Never before have we attended at the birth of something so simple which makes such a powerful impact as this artist’s work. He is someone who relatively quickly grasped what the world of contemporary art is all about. While still at Academy he began programmatically constructing his image, in both the primary and secondary senses of the word: adapting himself to the image of the painting, but also more importantly, adapting the painting to his own image. In this there’s something superficial that reveals depth. There’s a depth which hides beneath a veil of superficiality. Andrej Dúbravský’s paintings are unmuted canvases soaking up fast painting; they absorb what they can on the surface while letting the rest flowing down. Like our existence, which floats over times. Like our non-prepared beings, which capture here and there something from the environment in which they live and move. Nothing of what our parents told us, nothing of what our teachers couched us in, nothing of what we shared in our first loves, is valid today. The time has changed, old rules are no longer applicable, tried-and-trusted approaches do not work, nothing can now be built on the original foundations. And yet we have grown up on them, our first outlook on the world is mirrored in them, we have drunk them in with our mother’s milk. Just like the painter Andrej Dúbravský:

“Andrej Dubravský naturally identifies with Watteau and his earlier, unhurriedly modern works, as also with the work of Boucher and Fragonard – great masters from the 18th century period of French painting, who chose the themes of their work by drawing on their endlessly erotic inspirations. Andrej Dúbravský is inspired precisely by such thoughts, and overall by art from European history. The root of his interest in “pleasant things” comes from the ages of so-called “hedonism”, when precisely this sense of pleasure made it possible for writers like Marquis de Sade in France (in the period prior to the revolution) to present their unacceptable or even extremist opinions without fear. Hence if we look at the paintings of these old masters, we can find similar features in Dúbravský’s paintings, too.” (Norman Rosenthal)

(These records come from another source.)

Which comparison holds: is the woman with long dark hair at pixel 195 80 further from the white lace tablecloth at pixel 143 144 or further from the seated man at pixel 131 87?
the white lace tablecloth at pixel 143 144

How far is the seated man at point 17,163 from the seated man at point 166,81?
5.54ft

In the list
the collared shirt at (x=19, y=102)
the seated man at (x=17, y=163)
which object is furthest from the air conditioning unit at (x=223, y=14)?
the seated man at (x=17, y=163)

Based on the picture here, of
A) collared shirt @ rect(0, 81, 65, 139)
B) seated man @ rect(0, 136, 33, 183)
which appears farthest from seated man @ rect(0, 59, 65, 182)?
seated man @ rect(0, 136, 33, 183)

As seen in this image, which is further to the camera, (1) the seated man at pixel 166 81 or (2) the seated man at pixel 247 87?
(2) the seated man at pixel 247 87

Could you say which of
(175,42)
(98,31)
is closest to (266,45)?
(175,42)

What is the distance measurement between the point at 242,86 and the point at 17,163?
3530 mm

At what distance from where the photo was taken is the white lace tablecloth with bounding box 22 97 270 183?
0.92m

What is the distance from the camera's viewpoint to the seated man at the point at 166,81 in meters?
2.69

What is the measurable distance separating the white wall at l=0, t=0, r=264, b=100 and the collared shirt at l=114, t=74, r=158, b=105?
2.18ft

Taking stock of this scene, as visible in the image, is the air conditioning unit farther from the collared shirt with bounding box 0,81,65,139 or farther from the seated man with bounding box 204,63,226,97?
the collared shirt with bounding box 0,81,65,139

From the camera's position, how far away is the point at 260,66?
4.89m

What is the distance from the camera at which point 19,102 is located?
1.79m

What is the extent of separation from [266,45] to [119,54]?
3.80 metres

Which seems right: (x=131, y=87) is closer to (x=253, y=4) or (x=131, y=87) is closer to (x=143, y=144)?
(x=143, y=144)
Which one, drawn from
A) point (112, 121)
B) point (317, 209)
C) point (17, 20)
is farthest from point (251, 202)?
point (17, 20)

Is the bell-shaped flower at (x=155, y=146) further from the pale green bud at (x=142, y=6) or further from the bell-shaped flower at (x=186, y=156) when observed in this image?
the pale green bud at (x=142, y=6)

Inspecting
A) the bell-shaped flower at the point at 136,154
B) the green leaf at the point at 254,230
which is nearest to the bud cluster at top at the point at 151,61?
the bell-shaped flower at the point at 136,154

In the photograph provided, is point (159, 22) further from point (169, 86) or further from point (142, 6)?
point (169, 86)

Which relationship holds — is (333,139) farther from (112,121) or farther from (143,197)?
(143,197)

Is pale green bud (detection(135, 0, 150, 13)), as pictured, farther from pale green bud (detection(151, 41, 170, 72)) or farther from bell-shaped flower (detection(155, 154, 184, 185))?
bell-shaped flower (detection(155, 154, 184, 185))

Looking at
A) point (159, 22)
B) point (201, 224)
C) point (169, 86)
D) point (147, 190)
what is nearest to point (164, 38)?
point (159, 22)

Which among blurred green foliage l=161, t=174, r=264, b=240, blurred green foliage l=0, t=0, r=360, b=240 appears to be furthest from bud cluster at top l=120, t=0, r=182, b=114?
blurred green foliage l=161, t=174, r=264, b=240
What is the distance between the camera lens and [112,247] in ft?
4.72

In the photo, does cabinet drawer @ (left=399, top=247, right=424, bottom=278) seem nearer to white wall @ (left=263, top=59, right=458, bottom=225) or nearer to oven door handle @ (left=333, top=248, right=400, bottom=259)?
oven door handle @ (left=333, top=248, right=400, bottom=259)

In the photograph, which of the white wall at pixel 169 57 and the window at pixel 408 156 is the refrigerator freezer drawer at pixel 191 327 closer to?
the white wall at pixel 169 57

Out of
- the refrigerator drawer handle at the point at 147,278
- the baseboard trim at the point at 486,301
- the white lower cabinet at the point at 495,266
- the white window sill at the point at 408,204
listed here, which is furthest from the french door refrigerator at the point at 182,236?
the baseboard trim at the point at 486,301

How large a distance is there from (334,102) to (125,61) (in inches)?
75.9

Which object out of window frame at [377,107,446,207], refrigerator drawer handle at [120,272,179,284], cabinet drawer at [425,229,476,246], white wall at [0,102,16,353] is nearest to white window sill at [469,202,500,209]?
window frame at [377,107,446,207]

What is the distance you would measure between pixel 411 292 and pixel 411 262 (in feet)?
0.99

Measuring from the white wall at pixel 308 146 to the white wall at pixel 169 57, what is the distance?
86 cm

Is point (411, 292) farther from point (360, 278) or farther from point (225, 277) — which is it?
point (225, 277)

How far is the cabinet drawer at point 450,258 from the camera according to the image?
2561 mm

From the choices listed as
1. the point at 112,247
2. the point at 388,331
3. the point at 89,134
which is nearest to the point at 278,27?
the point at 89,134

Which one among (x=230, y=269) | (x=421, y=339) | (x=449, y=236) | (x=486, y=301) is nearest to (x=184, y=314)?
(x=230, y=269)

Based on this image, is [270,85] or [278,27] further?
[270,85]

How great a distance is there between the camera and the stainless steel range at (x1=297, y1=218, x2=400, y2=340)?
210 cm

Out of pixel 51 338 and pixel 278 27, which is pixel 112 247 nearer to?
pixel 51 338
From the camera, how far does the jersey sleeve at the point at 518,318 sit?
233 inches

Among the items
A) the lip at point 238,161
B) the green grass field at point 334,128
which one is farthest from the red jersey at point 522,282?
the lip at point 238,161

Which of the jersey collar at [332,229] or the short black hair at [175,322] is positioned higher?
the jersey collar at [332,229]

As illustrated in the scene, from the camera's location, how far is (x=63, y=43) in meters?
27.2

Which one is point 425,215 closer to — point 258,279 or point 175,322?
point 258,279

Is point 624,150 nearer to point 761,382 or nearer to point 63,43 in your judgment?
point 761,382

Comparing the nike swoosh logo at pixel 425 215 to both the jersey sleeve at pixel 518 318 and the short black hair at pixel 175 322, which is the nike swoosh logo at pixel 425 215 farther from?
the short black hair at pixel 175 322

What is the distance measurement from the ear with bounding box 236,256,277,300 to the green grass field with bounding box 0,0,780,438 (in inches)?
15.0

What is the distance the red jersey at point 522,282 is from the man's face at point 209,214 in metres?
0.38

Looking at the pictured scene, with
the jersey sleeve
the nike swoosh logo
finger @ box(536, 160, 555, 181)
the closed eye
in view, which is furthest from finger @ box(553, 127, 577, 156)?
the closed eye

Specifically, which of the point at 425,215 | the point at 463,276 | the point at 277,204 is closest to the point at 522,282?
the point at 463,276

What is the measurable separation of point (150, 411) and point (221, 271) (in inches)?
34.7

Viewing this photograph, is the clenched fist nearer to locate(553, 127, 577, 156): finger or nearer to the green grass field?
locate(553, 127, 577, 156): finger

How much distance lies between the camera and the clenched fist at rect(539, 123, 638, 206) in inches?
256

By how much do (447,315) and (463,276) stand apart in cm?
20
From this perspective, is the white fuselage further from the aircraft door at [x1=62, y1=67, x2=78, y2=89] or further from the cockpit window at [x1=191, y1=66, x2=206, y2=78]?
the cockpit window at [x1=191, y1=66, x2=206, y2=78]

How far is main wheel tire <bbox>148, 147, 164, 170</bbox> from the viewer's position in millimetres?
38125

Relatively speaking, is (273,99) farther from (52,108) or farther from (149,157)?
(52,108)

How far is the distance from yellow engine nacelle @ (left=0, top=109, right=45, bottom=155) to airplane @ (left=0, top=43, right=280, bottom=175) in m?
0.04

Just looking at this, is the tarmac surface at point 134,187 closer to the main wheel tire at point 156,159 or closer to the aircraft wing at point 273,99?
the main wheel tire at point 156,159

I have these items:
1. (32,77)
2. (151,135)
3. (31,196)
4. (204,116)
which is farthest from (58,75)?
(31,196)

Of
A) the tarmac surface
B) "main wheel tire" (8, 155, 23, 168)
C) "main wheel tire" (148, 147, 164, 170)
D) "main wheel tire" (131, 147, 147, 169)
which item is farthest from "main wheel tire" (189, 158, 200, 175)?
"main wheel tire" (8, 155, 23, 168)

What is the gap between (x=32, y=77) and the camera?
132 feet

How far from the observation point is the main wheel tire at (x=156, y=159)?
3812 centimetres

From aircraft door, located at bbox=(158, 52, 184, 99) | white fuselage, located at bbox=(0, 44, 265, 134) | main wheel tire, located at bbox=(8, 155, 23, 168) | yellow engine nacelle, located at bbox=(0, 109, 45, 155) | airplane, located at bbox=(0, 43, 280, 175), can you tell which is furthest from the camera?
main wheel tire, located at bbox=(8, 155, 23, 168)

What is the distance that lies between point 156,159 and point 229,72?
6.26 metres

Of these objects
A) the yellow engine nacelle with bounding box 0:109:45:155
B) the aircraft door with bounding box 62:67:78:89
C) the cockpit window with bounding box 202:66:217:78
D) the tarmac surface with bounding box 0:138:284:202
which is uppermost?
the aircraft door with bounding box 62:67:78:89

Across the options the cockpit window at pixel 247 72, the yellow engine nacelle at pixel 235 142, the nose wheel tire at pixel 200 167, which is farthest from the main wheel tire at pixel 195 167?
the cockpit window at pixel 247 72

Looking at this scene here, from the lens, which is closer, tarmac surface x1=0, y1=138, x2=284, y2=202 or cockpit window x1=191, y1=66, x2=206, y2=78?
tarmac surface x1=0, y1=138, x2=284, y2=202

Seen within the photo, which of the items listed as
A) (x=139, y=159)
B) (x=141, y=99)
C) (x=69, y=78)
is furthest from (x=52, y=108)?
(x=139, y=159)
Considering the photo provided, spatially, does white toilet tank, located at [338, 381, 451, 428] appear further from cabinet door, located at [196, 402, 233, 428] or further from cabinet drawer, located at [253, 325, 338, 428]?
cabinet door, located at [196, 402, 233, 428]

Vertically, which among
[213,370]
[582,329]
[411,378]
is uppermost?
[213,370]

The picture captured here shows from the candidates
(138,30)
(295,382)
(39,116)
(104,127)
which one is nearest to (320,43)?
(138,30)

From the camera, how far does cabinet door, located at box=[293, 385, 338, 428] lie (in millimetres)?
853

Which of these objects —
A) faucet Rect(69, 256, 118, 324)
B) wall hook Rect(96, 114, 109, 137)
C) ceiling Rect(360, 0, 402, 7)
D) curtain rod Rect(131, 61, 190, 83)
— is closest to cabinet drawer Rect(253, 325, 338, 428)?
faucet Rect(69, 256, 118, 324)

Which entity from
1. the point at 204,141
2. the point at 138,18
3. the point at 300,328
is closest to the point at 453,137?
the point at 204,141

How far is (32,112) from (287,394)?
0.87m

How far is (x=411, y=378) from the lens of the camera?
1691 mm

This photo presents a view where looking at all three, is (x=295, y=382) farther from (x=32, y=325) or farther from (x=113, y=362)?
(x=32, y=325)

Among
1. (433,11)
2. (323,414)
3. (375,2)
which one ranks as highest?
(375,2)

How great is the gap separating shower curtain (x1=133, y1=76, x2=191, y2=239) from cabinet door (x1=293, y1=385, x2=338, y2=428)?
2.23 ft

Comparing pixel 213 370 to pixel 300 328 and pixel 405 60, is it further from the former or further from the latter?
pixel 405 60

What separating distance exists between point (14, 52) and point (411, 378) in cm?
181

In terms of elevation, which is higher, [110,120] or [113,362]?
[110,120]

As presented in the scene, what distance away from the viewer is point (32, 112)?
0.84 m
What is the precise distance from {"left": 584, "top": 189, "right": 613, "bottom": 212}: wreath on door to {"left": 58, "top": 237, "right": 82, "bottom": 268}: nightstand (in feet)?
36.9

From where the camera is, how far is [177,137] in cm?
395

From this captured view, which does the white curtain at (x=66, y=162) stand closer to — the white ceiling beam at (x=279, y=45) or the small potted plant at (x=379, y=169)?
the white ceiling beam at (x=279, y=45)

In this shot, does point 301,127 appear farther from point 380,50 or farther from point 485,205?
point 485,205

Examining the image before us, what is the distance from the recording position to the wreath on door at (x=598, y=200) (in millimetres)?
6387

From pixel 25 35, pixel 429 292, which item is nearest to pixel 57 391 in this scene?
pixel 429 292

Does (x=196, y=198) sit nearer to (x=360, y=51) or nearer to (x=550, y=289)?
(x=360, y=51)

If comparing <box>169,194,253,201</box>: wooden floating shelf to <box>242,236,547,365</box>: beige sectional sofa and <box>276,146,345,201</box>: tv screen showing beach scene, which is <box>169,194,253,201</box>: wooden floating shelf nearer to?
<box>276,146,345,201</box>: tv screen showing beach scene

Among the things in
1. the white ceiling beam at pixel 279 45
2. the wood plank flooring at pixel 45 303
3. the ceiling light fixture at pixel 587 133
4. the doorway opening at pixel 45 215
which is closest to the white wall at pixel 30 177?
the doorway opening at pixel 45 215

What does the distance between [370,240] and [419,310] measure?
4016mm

Andrej Dúbravský paints young boys, half-exposed, naked, with hares’ ears or without them. Alone and in company. More or less erotic. Andrej Dúbravský paints cats, hares, mares, and insects of all varieties. He paints sunsets and moonrises. Andrej Dúbravský paints in spontaneous rapidity, apparently without a structured programme. After all, what that would be good for? He doesn’t need it, given the fact that the world is moving ever faster: if we understand something, in an imperceptible moment it may be completely different; if we stick to something, in the fraction of an instant we may lose it. We’re unable to go to the depth of things; circumstances do not allow us to reflect for overlong. And Andrej Dúbravský’s paintings mirror for us precisely these circumstances. The names of his images are chosen randomly from the internet. They do not have the ambition of conveying the content of the work. They are, as it were, only the work’s fellow-travellers in this event. The size of the paintings are not fixed beforehand: they adapt to the final result. Andrej Dúbravský’s painting truly is “final” only within inverted commas. It could be continued if the author wished to do so. But maybe that is just what he did not wish. And so here they are, accessible to the eyes of viewers.